Opinion
December 15, 1959
Order unanimously modified on the law, and the motion is granted to the extent of directing partial summary judgment dismissing the first cause of action, and, as so modified, affirmed, without costs. It appears that the first cause of action is based upon an agreement which comes within the Statute of Frauds and is unenforcible (Personal Property Law, § 31). The letter written by the defendant is insufficient to take the agreement out of the statute as it does not contain all the essential terms of the agreement as pleaded and upon which the plaintiff relies ( Crabtree v. Elizabeth Arden Sales Corp., 305 N.Y. 48). Nor may the plaintiff rely upon the unexecuted document to supply the missing terms. Unlike the situation in the Crabtree case ( supra) the document here offered was not prepared by the defendant or at his instance. On the contrary it was prepared by the plaintiff's attorney and offered to the defendant for signature but he refused to sign. In the Crabtree case all of the writings relied upon — which when taken together contained all of the essential terms of the agreement — were documents of the defendant and prepared by the defendant. To permit the unsigned document prepared by the plaintiff to serve as a portion of the requisite memorandum would open the door to evils the Statute of Frauds was designed to avoid.

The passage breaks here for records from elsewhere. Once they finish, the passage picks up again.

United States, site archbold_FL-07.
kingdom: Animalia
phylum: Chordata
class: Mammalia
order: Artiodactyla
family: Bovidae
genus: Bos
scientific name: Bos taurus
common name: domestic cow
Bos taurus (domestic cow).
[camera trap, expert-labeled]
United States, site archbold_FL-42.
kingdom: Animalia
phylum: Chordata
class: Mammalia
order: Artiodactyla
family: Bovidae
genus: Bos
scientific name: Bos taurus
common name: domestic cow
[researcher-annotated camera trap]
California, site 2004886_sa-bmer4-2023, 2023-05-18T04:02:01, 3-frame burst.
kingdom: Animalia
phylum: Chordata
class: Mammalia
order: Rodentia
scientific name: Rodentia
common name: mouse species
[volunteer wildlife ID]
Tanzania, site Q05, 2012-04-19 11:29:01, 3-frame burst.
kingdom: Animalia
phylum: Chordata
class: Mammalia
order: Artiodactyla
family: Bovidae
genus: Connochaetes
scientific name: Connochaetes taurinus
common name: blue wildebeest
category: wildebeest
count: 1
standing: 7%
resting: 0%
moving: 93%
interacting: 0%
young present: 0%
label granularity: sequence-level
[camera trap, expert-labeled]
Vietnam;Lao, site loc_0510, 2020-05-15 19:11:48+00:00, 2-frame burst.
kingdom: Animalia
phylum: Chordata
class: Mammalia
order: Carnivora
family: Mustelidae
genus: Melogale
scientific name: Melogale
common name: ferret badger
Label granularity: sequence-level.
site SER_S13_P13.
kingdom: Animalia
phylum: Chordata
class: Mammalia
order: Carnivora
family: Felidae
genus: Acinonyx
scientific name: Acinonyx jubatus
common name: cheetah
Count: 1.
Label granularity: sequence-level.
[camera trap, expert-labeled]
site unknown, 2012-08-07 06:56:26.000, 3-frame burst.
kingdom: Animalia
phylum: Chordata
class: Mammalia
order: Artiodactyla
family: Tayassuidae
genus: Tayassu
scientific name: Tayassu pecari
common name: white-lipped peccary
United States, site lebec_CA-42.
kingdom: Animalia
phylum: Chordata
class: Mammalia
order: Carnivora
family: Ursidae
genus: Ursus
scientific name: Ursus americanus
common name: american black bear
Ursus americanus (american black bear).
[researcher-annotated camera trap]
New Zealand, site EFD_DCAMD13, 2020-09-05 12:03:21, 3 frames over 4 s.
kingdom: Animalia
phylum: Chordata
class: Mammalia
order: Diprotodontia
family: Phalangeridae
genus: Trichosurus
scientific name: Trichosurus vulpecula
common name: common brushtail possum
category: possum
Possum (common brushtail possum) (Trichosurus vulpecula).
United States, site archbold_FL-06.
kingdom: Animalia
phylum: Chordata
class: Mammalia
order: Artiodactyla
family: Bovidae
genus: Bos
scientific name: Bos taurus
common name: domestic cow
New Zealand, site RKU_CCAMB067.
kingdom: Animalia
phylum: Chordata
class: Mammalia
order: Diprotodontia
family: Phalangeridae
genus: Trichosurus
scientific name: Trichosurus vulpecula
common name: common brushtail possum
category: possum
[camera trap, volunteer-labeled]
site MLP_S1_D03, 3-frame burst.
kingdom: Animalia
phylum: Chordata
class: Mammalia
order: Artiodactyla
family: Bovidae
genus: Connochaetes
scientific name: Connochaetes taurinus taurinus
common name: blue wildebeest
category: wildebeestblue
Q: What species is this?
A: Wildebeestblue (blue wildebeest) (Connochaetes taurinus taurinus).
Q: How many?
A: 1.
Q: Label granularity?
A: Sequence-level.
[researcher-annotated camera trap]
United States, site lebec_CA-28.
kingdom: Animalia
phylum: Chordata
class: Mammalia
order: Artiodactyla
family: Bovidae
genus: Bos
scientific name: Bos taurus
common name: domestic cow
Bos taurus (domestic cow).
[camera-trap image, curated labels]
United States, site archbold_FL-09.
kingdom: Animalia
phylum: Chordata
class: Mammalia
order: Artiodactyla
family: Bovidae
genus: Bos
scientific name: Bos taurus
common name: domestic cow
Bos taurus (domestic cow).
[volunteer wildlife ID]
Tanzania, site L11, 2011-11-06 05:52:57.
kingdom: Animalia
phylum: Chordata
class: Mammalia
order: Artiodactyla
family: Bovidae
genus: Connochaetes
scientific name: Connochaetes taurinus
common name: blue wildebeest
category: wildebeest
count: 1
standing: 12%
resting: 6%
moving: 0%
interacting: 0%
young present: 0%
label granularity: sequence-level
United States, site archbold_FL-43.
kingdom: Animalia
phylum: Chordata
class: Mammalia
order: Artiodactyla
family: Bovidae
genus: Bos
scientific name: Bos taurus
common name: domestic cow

We sustain the second cause of action because we find that there is pleaded all of the requisite elements necessary to sustain an action in fraud and there is sufficient in the affidavits to indicate the necessity of a trial. However, it should be noted that the plaintiff may not, through the cause of action in fraud, seek to enforce the promises of the defendant made in the agreement which we have held to be unenforcible. Damages which would flow from the breach of the agreement, were it enforcible, may not be recovered here ( Rosenwald v. Goldfein, 3 A.D.2d 206). The plaintiff, under the fraud cause of action, may only recover the direct pecuniary loss, if any, suffered by reason of the wrong. ( Reno v. Bull, 226 N.Y. 546; Urtz v. New York Cent. Hudson Riv. R.R. Co., 202 N.Y. 170.)
Concur — Breitel, J.P., Rabin, M.M. Frank, Valente and Stevens, JJ.